Dalam survei ini, alasan terpenting untuk memilih interval terapi BoNT/A
adalah "untuk menjaga keefektifan terapi". Hal ini berbeda dengan penilaian
BSDI dan JRS, yang menunjukkan bahwa keefektifan tidak dipelihara secara
optimal menjelang akhir siklus terapi untuk banyak subjek. Analisis oleh Evidente
et al. mengkonfirmasi bahwa banyak pasien yang menerima suntikan BoNT/A
untuk blefarospasme memiliki kebutuhan klinis untuk injeksi ulang <12 minggu
setelah terapi sebelumnya, berdasarkan penilaian JRS yang dilakukan oleh dokter
terlatih [27]. Penting untuk dipertimbangkan bahwa survei hanya mencatat satu
alasan pilihan interval terapi untuk setiap pasien. Hal ini berpotensi menjadi
batasan penting dalam penelitian ini karena dalam praktik klinis, keputusan dokter
didasarkan pada sejumlah faktor, termasuk pedoman persetujuan asuransi.

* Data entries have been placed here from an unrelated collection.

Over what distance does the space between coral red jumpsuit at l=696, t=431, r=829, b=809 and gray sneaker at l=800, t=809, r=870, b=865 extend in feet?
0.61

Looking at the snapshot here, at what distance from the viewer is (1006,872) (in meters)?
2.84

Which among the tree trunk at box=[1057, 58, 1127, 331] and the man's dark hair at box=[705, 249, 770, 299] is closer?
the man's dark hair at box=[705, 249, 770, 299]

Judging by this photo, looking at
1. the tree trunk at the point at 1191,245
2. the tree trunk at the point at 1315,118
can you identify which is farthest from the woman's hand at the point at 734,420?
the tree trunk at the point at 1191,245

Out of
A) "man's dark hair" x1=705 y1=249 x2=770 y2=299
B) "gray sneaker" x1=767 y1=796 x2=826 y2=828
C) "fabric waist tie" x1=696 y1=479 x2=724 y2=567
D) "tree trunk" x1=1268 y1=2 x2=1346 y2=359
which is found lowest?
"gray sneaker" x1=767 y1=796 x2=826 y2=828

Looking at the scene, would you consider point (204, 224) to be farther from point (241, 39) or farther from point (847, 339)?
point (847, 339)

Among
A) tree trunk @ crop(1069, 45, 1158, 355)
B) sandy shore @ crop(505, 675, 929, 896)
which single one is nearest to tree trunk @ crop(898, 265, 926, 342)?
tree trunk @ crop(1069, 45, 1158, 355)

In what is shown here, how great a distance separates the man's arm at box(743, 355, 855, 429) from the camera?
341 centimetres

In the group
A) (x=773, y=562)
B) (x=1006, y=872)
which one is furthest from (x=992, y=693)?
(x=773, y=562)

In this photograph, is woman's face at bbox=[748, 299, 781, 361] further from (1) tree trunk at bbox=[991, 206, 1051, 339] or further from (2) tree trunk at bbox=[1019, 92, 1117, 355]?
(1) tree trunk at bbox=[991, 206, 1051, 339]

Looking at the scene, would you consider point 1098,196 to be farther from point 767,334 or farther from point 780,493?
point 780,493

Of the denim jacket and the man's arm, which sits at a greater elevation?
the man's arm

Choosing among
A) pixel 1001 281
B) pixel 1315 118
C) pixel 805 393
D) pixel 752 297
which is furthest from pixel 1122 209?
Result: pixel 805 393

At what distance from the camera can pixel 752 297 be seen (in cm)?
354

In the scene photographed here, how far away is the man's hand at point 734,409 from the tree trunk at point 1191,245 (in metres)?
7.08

Namun, pedoman asuransi mungkin tidak dicatat dalam catatan medis sebagai
bagian dari alasan untuk memilih interval terapi dan mungkin tidak
dikomunikasikan kepada pasien. Oleh karena itu, survei tersebut mungkin
meremehkan pengaruh pedoman persetujuan asuransi mengenai pilihan interval
terapi dalam praktik dunia nyata.
Meskipun survei pasien memberikan wawasan yang berguna mengenai
penggunaan dan kepuasan terapi di dunia nyata dengan BoNT/A, ada beberapa
batasan metodologis yang perlu dipertimbangkan untuk mengkontekstualisasikan
temuan. Hanya satu alasan untuk interval terapi yang dipilih dicatat. Tanggapan
subjek didasarkan pada ingatan pengalaman terapi mereka secara umum dan
siklus terapi terakhir mereka pada khususnya. Penilaian JRS dikelola sendiri di
bawah bimbingan staf klinik daripada dilakukan oleh penyidik terlatih. Selain itu,
ukuran sampel yang kecil dapat membatasi generalisasi hasil untuk semua pasien
dengan blefarospasme dan tidak memungkinkan pemeriksaan prediktor potensial
baik untuk kepuasan terapi atau waktu terapi efek, dan korelasi potensial antara
variabel-variabel ini. Studi lebih lanjut yang memungkinkan analisis semacam itu
mungkin dapat mengidentifikasi subset pasien dengan blefarospasme yang paling
mungkin mendapatkan keuntungan dari interval terapi yang lebih pendek.

5. KESIMPULAN
Sepengetahuan kami, survei ini adalah studi paling komprehensif yang
menyelidiki preferensi pasien dan kepuasan terapi dengan terapi BoNT/A untuk
blefarospasme sampai saat ini. Survei tersebut mengungkapkan bahwa secara
keseluruhan, kepuasan pasien dengan rejimen terapi BoNT/A untuk
blefarospasme sangat tinggi. Namun, menjelang akhir siklus terapi, gangguan
fungsional dan kecacatan akibat blefarospasme, mis. Kesulitan dengan aktivitas
sehari-hari seperti mengemudi dan membaca, memburuk dan kepuasan pasien
menurun. Lebih dari separuh pasien yang disurvei menyatakan keinginan untuk
menerima suntikan lebih sering daripada interval 12 minggu terapi standar saat
ini, menunjukkan bahwa interval terapi individual yang lebih fleksibel dapat
meningkatkan kepuasan dan hasil terapi untuk pasien dengan blefarospasme.